1938 was a considerably more successful summer for King. He passed a thousand runs for the first time, hitting 1,178 at an average of 22.65, and scoring his maiden century, 104 against Kent at Tonbridge in June.
He also made 124 against Hampshire at Worcester later in the season.
On this occasion, he reached his hundred before lunch.

Although King just failed to repeat the thousand in 1939, hitting 974 runs, he scored another two hundreds that summer.
In early July he took over the gloves from George Abell during the match against Surrey, and effected five dismissals.
King was named as wicket-keeper in four other matches that year.

When first-class cricket resumed after the war, King offered to return to Worcestershire on condition he was paid one pound for every run over a thousand he scored, but the county refused to accept.
Instead, he moved to Lancashire, for whom he had a successful 1946. He scored 1,145 runs at almost 31, and again struck two centuries. The higher of these was the career-best 145 he made versus Gloucestershire in May; he scored a hundred runs before lunch on the third day, having begun the morning on 34*.

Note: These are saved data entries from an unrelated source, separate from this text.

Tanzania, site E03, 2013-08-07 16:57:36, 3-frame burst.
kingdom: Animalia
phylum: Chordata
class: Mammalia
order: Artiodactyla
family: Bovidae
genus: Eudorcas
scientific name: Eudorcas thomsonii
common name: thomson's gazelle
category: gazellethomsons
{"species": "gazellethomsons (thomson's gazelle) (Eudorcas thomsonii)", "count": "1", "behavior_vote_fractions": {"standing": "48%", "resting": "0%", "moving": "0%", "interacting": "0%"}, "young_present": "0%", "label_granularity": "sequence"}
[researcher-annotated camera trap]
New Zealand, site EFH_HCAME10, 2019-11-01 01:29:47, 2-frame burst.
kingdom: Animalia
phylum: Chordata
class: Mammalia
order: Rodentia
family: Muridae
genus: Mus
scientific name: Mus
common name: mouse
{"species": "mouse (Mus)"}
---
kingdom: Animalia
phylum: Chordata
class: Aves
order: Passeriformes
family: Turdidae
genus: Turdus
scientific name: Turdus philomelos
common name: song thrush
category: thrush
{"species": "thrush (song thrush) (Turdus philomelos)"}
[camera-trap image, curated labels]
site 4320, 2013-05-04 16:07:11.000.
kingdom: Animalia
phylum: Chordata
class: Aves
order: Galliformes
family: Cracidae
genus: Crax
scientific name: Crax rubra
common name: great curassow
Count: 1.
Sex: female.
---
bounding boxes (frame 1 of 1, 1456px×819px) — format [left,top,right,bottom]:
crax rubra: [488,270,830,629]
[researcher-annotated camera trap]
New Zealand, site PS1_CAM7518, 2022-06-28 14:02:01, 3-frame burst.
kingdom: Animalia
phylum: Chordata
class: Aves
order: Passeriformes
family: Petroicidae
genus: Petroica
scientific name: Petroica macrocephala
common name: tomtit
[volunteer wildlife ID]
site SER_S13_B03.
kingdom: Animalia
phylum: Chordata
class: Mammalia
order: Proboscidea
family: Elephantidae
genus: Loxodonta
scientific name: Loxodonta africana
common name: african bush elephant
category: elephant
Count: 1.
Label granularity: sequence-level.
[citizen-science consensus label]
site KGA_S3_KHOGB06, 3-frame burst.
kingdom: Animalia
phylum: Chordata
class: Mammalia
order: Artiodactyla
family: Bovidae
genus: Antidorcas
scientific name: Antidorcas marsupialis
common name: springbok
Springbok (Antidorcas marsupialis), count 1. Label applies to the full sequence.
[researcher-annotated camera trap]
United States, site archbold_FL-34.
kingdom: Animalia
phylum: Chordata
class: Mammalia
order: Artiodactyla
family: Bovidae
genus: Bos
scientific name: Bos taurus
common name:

King's final season of 1947 was not particularly successful: he made only 360 runs in 17 innings and passed 50 just twice. After that he retired from playing and took a position as a cricket and rugby league columnist with the Sunday People newspaper. In this role he twice accompanied the Great Britain team to Australia, and he was preparing for a third such tour when he died by a heart attack at the early age of 54.